Поддерживаемый Серафимом спустился я на улицу. Мы сели в машину, и перед зданием, принадлежавшим до сегодняшнего дня ордену Черной Луны, увидел я толпы Свободных Мусорщиков с метлами и лопатами в руках, совершающих обряд очищения, приводя все в порядок.

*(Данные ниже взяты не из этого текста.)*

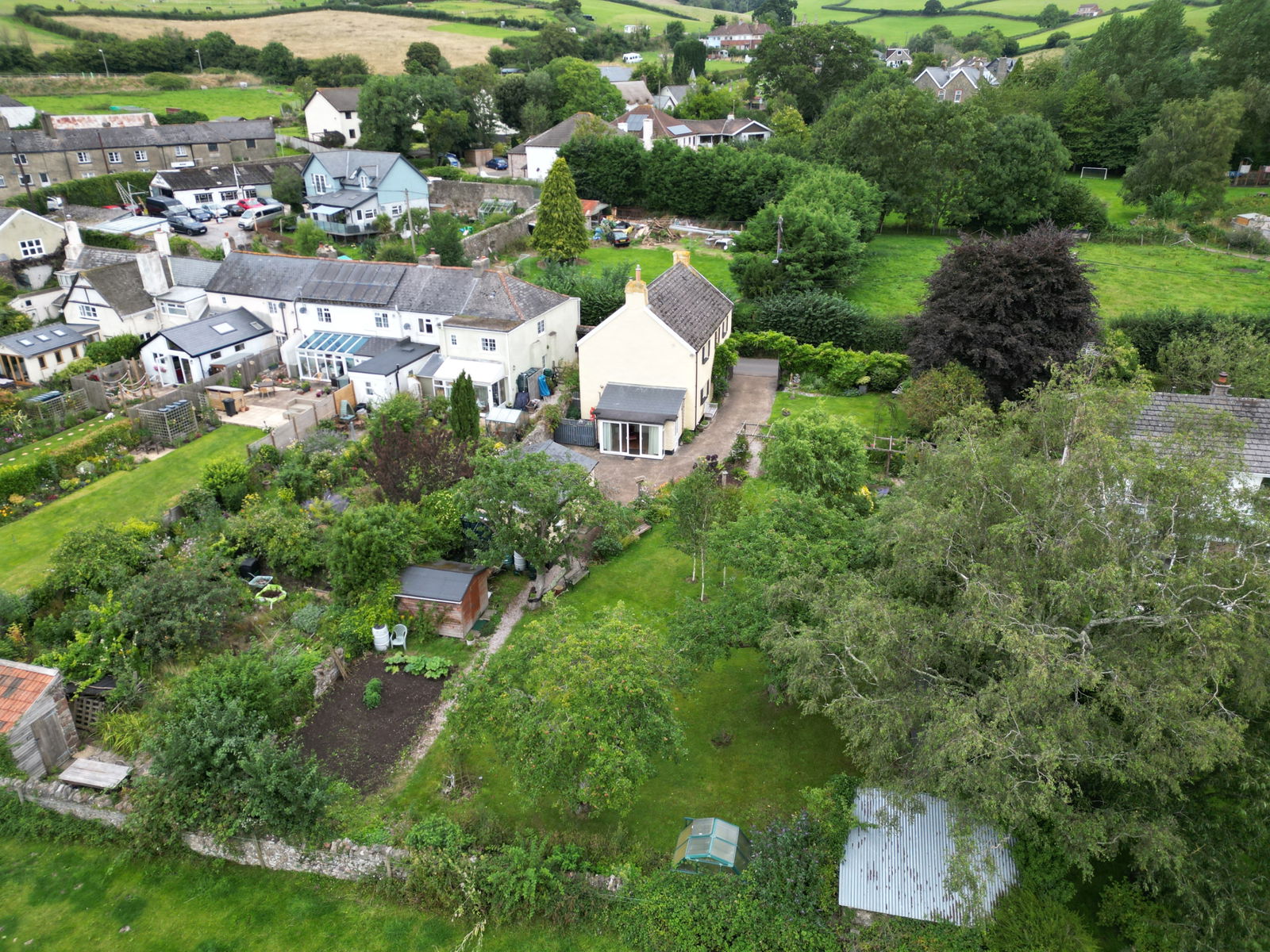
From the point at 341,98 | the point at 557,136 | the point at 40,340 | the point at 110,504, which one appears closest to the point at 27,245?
the point at 40,340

Все мы от рождения Авраама и до самой смерти знаем прошлое, настоящее и будущее. Однако описанное причудливой смесью цифр и букв древнего языка, как ?, ?, ? , ?, ? и ?[45 - ?, ?, ? , ?, ? и ? – буквы и цифры на Иврите.] будущее аморфно. Но для того, чтобы изменить его, надо стать Богом. На самом деле, мы все часть Его, весь вопрос в том, хочешь ли ты изменить будущее, став Богом, или же хочешь остаться частью Его.
Подойдя к окну, я увидел Город как на ладони. И пришли ко мне люди, живущие в нем, и сказали: «мы делали только добро тебе, верни нам часть его, чтобы жили мы в счастье и благоденствии», и еще сказали они, что если сделаешь ты это, то навсегда изменишь свое будущее, и жизнь твоя будет другой.

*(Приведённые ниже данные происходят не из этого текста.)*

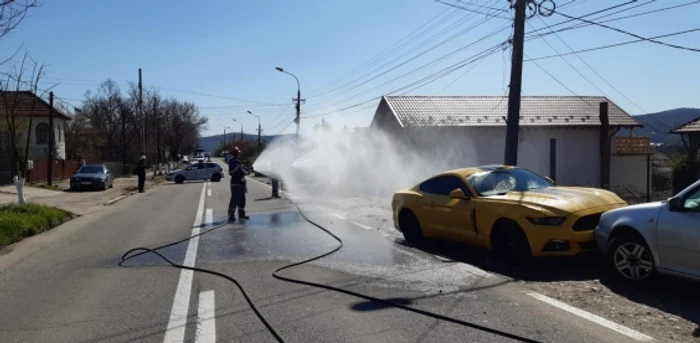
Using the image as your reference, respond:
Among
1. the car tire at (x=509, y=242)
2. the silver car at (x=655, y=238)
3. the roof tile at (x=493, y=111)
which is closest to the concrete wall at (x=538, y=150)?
the roof tile at (x=493, y=111)

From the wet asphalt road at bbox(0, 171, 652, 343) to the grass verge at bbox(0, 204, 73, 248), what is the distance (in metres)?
0.84

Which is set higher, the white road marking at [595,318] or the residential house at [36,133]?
the residential house at [36,133]

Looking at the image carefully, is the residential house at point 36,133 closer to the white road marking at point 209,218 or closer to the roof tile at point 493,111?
the white road marking at point 209,218

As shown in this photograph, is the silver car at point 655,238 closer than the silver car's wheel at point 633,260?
Yes

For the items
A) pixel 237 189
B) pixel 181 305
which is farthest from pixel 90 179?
pixel 181 305

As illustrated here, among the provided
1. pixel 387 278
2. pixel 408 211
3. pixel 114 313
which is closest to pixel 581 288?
pixel 387 278

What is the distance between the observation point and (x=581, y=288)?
729 centimetres

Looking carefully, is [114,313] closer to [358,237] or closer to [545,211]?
[545,211]

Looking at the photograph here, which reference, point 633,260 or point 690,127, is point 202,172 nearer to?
point 690,127

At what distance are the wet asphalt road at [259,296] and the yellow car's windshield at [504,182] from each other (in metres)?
1.36

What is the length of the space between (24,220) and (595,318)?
12.0 m

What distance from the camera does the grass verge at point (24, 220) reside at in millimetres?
12531

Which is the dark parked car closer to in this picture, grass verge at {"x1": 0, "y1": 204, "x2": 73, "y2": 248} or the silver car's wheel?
grass verge at {"x1": 0, "y1": 204, "x2": 73, "y2": 248}

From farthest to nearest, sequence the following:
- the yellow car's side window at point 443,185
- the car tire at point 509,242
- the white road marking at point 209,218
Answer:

И ответил я: «Нет не хочу я другой жизни, и не дам я вам в ответ добра, а дождусь захода Черной Луны, и посею зло и смерть, потому что не могу и не хочу стать я Богом».
«Господи, прости меня за гордыню мою и тщеславие», – сказал я Ему, и в жарком мареве дня увидел картину всей своей будущей жизни, полной боли обид и горестных сожалений, распятых на кресте моих сомнений.
Подъехав к моргу городской больницы, я, собравшись с силами, оперся крепче на плечо Серафима и вошел в прозекторскую, в которой был четыре дня тому назад и – Господи, укрепи мои силы! – не увидел я на прозекторском столе собранную из двенадцати частей Лилит, а увидел сидящих на нем детей, числом двенадцать: одинадцать мальчиков и одну девочку, с лицами переживших многое людей.
И подошел я к ним и спросил девочку, как имя ее и матери.